Taxidermia pedalo
Tre episodi per tre generazioni attraverso la storia di 60 anni di comunismo in una sineddotica Ungheria. I temi sono tanti e fondamentali: amore, morte, cibo, patria e famiglia sono affrontati attraverso la lente distorta di un grandangolo talmente nauseante da toccare il sublime. Qui l’estetica del vomito, che Nanni Moretti dice di non sopportare, compie il suo giro e si erge a poetica del successo, non del facile trash o del gratuito gesto eversivo, ma di un totale, morale principio che affranca e regala una identità sociale.
Nel primo segmento un soldato è agli ordini di un lascivo, grottesco colonnello in un non meglio precisato avamposto. Il ciclo della vita e della morte è raccontato da una delle più poetiche sequenze degli ultimi anni con la rappresentazione di una vasca di legno, da culla a luogo di ristoro e infine bara.  Il reietto deve solo obbedire e tutto il resto gli è negato; tutto, compreso lo sguardo che è la più grave delle insubordinazioni. Mai spiare il superiore che nella sua alcova disattende a tutti i principi morali che chiede al subalterno. metafora diretta di un potere (del potere) che non può essere soggetto alle leggi ma solo impartirle.
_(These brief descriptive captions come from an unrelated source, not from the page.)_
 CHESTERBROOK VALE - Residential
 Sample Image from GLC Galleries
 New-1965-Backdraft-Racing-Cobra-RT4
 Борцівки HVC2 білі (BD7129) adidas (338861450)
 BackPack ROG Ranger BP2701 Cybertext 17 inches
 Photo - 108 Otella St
Il figlio si evolve. Diventa campione di alimentazione veloce, una sorta di sport nazionale che consiste nel nutrirsi fino allo sfinimento e poi ancora e ancora. Sempre meglio della fame, si dirå.  In realtà la degradazione coincide con l’eroismo; i litri di vomito sono proporzionali agli onori di quello che è il massimo dei risultati possibili: arrivare secondi dietro il rappresentante dell’Unione Sovietica. Sferzante metafora-nemmeno troppo ermetica- dell’ ipocrisia che legava il sistema delle ex repubbliche d’oltre cortina alla Madre Russia.
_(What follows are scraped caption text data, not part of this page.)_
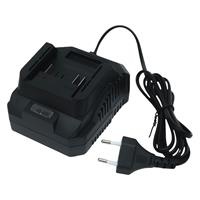 Sạc pin 20V Makute 7120-20C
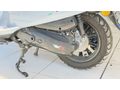 2022 MODEL PREMİUM125 HATASIZ BOYASIZ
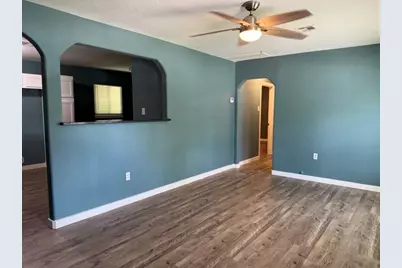 2208 Joey Drive, Waco, TX 76711 - Photo 4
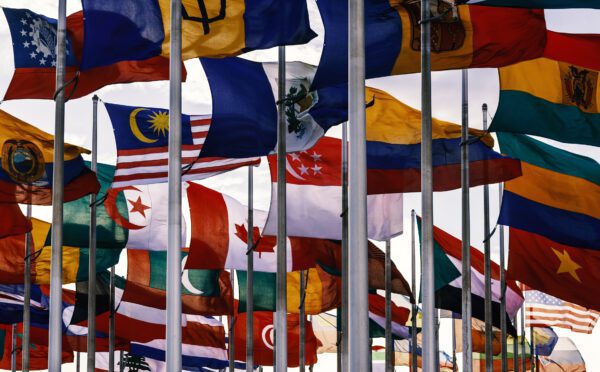 Les sources des obligations déontologiques dans le cadre d’un arbitrage international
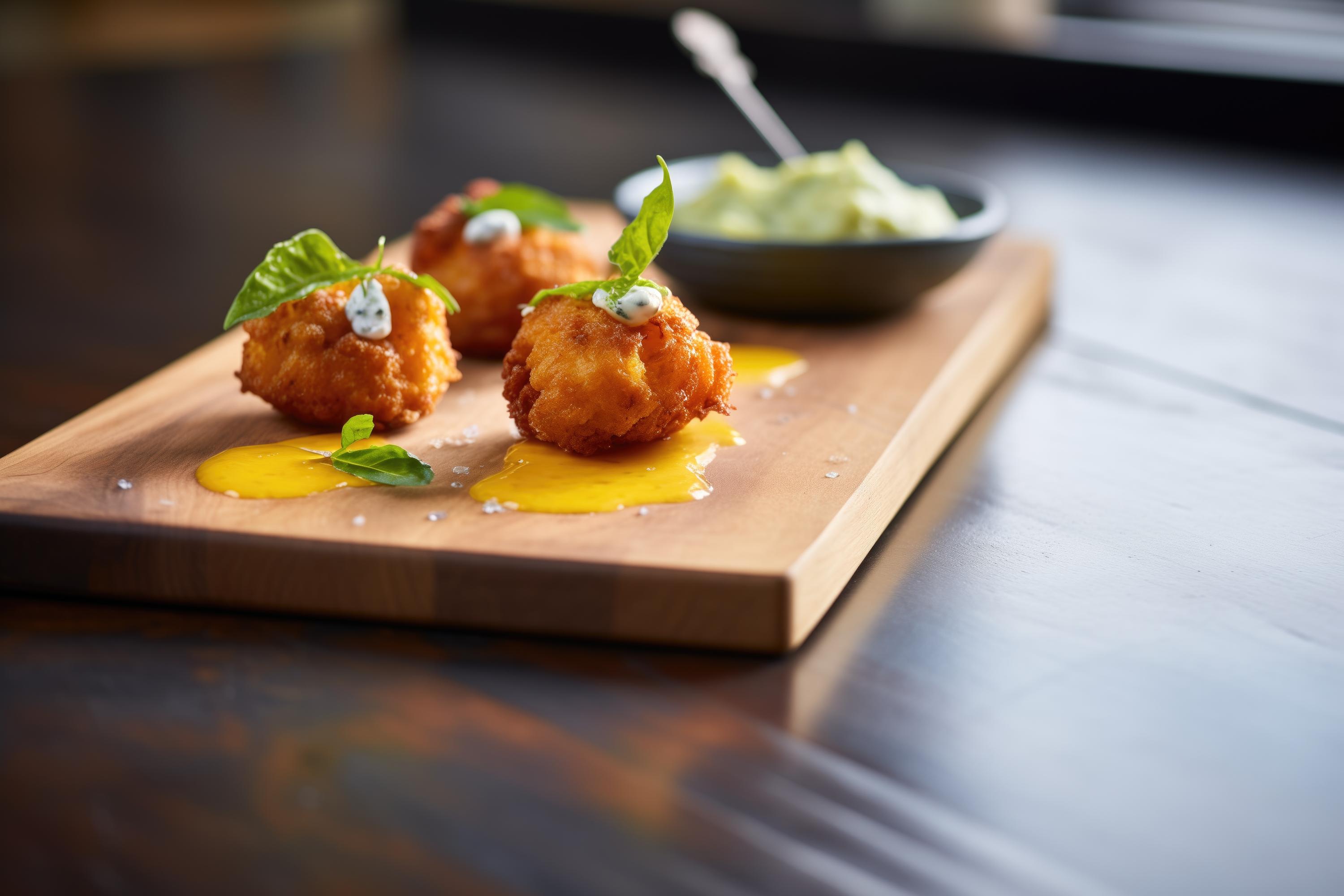 Op deze manier breng jij de levendigheid van streetfood naar jouw zaak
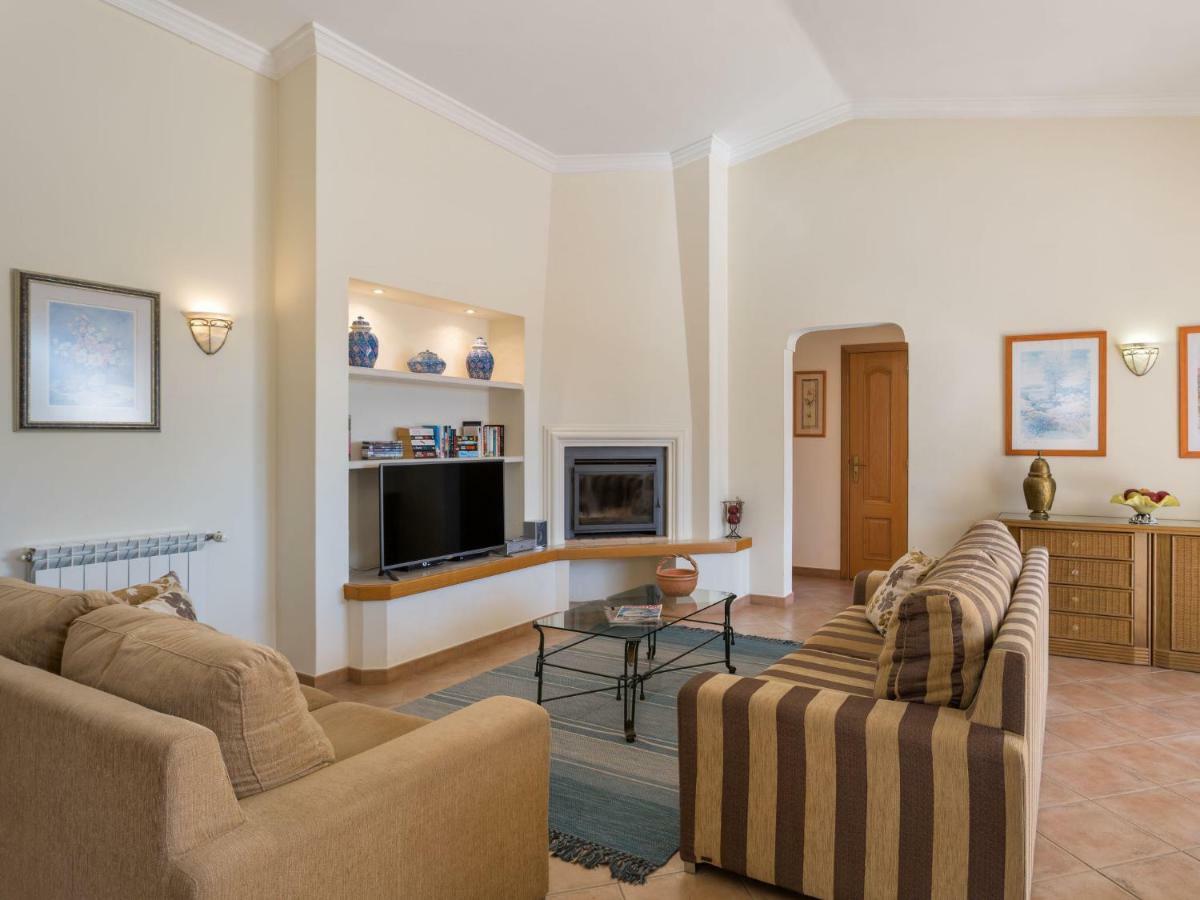 Villa Natura By Interhome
Ma il passo definitivo verso l’evoluzione del nostro eroe, che ovviamente coincide con la nazione stessa, lo compie l’ultimo dei nati, protagonista del terzo episodio, il figlio succube dell’ormai patetico genitore campione all’ingrasso, ridottosi a crudele aguzzino nella sua immobile, mostruosa deformazione,  pari forse solo all’uomo più grasso del mondo, protagonista del “Senso della vita” da cui Palfi si ispira non poco. Il giovane è sottoalimentato per ribellione al padre ma se ne prende cura alimentandolo di cibo in scatola e dolciumi. Il processo ë concluso. il capitalismo ha vinto e rispetto ai suoi predecessori il giovane taxidermista può scegliere tra file di cibo sempre uguale.
Il finale non tradisce le aspettative e lascia di stucco. Con ben pochi richiami apparenti (Il caro estinto? The cremator?) profondamente estetico ed eccessivo, ben al di là di ogni più fantasiosa aspettativa. i corpi si fanno arte, e si riprendono ciò che la vita ha negato ai loro possessori. L’evoluzione della specie e della società raggiunge il suo culmine donatelliano  e la fecale marcitudine dei protagonisti si trasformerà per l’eternità in straordinaria, socialmente riconosciuta finalmente,  purezza formale.